Work task:
Each record that follows is to be output in full, precisely as written.

Saved entries

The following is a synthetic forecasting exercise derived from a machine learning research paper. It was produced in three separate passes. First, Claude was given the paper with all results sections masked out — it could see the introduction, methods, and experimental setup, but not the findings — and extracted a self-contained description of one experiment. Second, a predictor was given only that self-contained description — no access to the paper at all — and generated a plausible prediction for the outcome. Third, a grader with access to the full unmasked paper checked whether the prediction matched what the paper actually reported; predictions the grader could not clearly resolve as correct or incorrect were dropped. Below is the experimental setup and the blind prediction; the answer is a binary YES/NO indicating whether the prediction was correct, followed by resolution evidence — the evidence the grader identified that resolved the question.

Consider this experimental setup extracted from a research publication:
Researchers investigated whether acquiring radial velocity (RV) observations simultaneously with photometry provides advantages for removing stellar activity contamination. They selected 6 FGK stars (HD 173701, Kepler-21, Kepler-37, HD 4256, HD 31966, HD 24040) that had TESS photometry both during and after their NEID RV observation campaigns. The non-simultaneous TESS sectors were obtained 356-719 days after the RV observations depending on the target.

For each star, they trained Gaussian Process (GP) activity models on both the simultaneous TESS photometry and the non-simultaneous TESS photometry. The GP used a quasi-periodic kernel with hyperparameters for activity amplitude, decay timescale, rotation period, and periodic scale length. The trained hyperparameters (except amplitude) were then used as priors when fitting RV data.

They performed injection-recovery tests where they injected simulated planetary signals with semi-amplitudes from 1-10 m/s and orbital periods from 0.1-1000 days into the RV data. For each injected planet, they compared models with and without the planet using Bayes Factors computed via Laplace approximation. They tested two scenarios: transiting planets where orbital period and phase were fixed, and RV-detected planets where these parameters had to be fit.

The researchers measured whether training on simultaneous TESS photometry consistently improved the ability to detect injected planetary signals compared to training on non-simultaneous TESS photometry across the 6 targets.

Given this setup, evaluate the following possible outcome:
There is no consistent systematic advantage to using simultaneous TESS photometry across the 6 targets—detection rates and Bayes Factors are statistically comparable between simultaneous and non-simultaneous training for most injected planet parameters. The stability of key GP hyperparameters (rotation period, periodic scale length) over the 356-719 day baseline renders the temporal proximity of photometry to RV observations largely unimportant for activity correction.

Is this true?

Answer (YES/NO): NO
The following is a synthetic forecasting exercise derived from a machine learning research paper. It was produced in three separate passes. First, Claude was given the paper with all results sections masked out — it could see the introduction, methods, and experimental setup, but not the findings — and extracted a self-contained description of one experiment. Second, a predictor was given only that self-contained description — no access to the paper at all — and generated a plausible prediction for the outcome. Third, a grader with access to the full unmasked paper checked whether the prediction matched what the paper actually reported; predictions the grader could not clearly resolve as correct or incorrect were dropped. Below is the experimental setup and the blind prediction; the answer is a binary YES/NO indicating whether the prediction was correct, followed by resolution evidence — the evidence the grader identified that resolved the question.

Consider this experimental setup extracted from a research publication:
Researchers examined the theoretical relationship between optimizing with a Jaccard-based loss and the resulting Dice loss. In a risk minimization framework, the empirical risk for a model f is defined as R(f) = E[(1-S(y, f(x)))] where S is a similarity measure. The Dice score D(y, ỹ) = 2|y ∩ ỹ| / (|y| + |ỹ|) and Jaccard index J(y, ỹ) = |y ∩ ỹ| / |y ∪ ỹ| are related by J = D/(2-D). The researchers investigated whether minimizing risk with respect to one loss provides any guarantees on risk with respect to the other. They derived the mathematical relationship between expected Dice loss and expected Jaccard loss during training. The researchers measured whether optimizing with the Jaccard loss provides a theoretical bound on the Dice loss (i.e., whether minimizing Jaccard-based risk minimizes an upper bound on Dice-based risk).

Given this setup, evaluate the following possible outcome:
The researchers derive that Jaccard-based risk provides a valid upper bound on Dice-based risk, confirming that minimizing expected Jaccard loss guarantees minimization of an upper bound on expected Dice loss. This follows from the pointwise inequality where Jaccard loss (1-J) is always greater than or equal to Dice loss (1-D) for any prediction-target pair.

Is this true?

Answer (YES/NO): YES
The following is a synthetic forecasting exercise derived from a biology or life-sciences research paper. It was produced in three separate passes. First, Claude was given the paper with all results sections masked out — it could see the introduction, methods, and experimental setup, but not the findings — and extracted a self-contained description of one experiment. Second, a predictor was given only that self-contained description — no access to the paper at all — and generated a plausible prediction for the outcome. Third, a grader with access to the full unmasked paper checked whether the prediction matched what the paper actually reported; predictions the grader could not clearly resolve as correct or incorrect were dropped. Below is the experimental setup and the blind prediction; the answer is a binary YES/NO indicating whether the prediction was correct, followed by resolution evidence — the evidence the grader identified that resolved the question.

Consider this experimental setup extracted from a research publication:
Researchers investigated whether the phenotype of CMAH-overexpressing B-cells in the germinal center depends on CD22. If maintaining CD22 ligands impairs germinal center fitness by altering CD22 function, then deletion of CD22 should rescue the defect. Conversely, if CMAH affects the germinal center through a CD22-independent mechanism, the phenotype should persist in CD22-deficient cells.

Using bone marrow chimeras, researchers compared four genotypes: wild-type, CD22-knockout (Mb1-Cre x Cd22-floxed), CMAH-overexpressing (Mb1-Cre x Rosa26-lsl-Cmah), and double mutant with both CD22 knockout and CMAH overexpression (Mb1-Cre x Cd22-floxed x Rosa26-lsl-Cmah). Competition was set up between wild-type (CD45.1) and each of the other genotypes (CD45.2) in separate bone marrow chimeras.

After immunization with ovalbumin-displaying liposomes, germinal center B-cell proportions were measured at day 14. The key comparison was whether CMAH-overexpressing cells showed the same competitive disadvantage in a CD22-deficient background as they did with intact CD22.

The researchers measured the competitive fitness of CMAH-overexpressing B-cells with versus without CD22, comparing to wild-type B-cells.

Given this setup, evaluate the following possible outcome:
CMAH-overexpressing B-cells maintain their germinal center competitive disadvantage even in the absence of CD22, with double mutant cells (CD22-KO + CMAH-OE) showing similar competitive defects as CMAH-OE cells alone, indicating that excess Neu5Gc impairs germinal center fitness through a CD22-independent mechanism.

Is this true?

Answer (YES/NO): NO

Task result:
The following is a synthetic forecasting exercise derived from a machine learning research paper. It was produced in three separate passes. First, Claude was given the paper with all results sections masked out — it could see the introduction, methods, and experimental setup, but not the findings — and extracted a self-contained description of one experiment. Second, a predictor was given only that self-contained description — no access to the paper at all — and generated a plausible prediction for the outcome. Third, a grader with access to the full unmasked paper checked whether the prediction matched what the paper actually reported; predictions the grader could not clearly resolve as correct or incorrect were dropped. Below is the experimental setup and the blind prediction; the answer is a binary YES/NO indicating whether the prediction was correct, followed by resolution evidence — the evidence the grader identified that resolved the question.

Consider this experimental setup extracted from a research publication:
Researchers investigated whether acquiring radial velocity (RV) observations simultaneously with photometry provides advantages for removing stellar activity contamination. They selected 6 FGK stars (HD 173701, Kepler-21, Kepler-37, HD 4256, HD 31966, HD 24040) that had TESS photometry both during and after their NEID RV observation campaigns. The non-simultaneous TESS sectors were obtained 356-719 days after the RV observations depending on the target.

For each star, they trained Gaussian Process (GP) activity models on both the simultaneous TESS photometry and the non-simultaneous TESS photometry. The GP used a quasi-periodic kernel with hyperparameters for activity amplitude, decay timescale, rotation period, and periodic scale length. The trained hyperparameters (except amplitude) were then used as priors when fitting RV data.

They performed injection-recovery tests where they injected simulated planetary signals with semi-amplitudes from 1-10 m/s and orbital periods from 0.1-1000 days into the RV data. For each injected planet, they compared models with and without the planet using Bayes Factors computed via Laplace approximation. They tested two scenarios: transiting planets where orbital period and phase were fixed, and RV-detected planets where these parameters had to be fit.

The researchers measured whether training on simultaneous TESS photometry consistently improved the ability to detect injected planetary signals compared to training on non-simultaneous TESS photometry across the 6 targets.

Given this setup, evaluate the following possible outcome:
There is no consistent systematic advantage to using simultaneous TESS photometry across the 6 targets—detection rates and Bayes Factors are statistically comparable between simultaneous and non-simultaneous training for most injected planet parameters. The stability of key GP hyperparameters (rotation period, periodic scale length) over the 356-719 day baseline renders the temporal proximity of photometry to RV observations largely unimportant for activity correction.

Is this true?

Answer (YES/NO): NO
The following is a synthetic forecasting exercise derived from a machine learning research paper. It was produced in three separate passes. First, Claude was given the paper with all results sections masked out — it could see the introduction, methods, and experimental setup, but not the findings — and extracted a self-contained description of one experiment. Second, a predictor was given only that self-contained description — no access to the paper at all — and generated a plausible prediction for the outcome. Third, a grader with access to the full unmasked paper checked whether the prediction matched what the paper actually reported; predictions the grader could not clearly resolve as correct or incorrect were dropped. Below is the experimental setup and the blind prediction; the answer is a binary YES/NO indicating whether the prediction was correct, followed by resolution evidence — the evidence the grader identified that resolved the question.

Consider this experimental setup extracted from a research publication:
Researchers examined the theoretical relationship between optimizing with a Jaccard-based loss and the resulting Dice loss. In a risk minimization framework, the empirical risk for a model f is defined as R(f) = E[(1-S(y, f(x)))] where S is a similarity measure. The Dice score D(y, ỹ) = 2|y ∩ ỹ| / (|y| + |ỹ|) and Jaccard index J(y, ỹ) = |y ∩ ỹ| / |y ∪ ỹ| are related by J = D/(2-D). The researchers investigated whether minimizing risk with respect to one loss provides any guarantees on risk with respect to the other. They derived the mathematical relationship between expected Dice loss and expected Jaccard loss during training. The researchers measured whether optimizing with the Jaccard loss provides a theoretical bound on the Dice loss (i.e., whether minimizing Jaccard-based risk minimizes an upper bound on Dice-based risk).

Given this setup, evaluate the following possible outcome:
The researchers derive that Jaccard-based risk provides a valid upper bound on Dice-based risk, confirming that minimizing expected Jaccard loss guarantees minimization of an upper bound on expected Dice loss. This follows from the pointwise inequality where Jaccard loss (1-J) is always greater than or equal to Dice loss (1-D) for any prediction-target pair.

Is this true?

Answer (YES/NO): YES
The following is a synthetic forecasting exercise derived from a biology or life-sciences research paper. It was produced in three separate passes. First, Claude was given the paper with all results sections masked out — it could see the introduction, methods, and experimental setup, but not the findings — and extracted a self-contained description of one experiment. Second, a predictor was given only that self-contained description — no access to the paper at all — and generated a plausible prediction for the outcome. Third, a grader with access to the full unmasked paper checked whether the prediction matched what the paper actually reported; predictions the grader could not clearly resolve as correct or incorrect were dropped. Below is the experimental setup and the blind prediction; the answer is a binary YES/NO indicating whether the prediction was correct, followed by resolution evidence — the evidence the grader identified that resolved the question.

Consider this experimental setup extracted from a research publication:
Researchers investigated whether the phenotype of CMAH-overexpressing B-cells in the germinal center depends on CD22. If maintaining CD22 ligands impairs germinal center fitness by altering CD22 function, then deletion of CD22 should rescue the defect. Conversely, if CMAH affects the germinal center through a CD22-independent mechanism, the phenotype should persist in CD22-deficient cells.

Using bone marrow chimeras, researchers compared four genotypes: wild-type, CD22-knockout (Mb1-Cre x Cd22-floxed), CMAH-overexpressing (Mb1-Cre x Rosa26-lsl-Cmah), and double mutant with both CD22 knockout and CMAH overexpression (Mb1-Cre x Cd22-floxed x Rosa26-lsl-Cmah). Competition was set up between wild-type (CD45.1) and each of the other genotypes (CD45.2) in separate bone marrow chimeras.

After immunization with ovalbumin-displaying liposomes, germinal center B-cell proportions were measured at day 14. The key comparison was whether CMAH-overexpressing cells showed the same competitive disadvantage in a CD22-deficient background as they did with intact CD22.

The researchers measured the competitive fitness of CMAH-overexpressing B-cells with versus without CD22, comparing to wild-type B-cells.

Given this setup, evaluate the following possible outcome:
CMAH-overexpressing B-cells maintain their germinal center competitive disadvantage even in the absence of CD22, with double mutant cells (CD22-KO + CMAH-OE) showing similar competitive defects as CMAH-OE cells alone, indicating that excess Neu5Gc impairs germinal center fitness through a CD22-independent mechanism.

Is this true?

Answer (YES/NO): NO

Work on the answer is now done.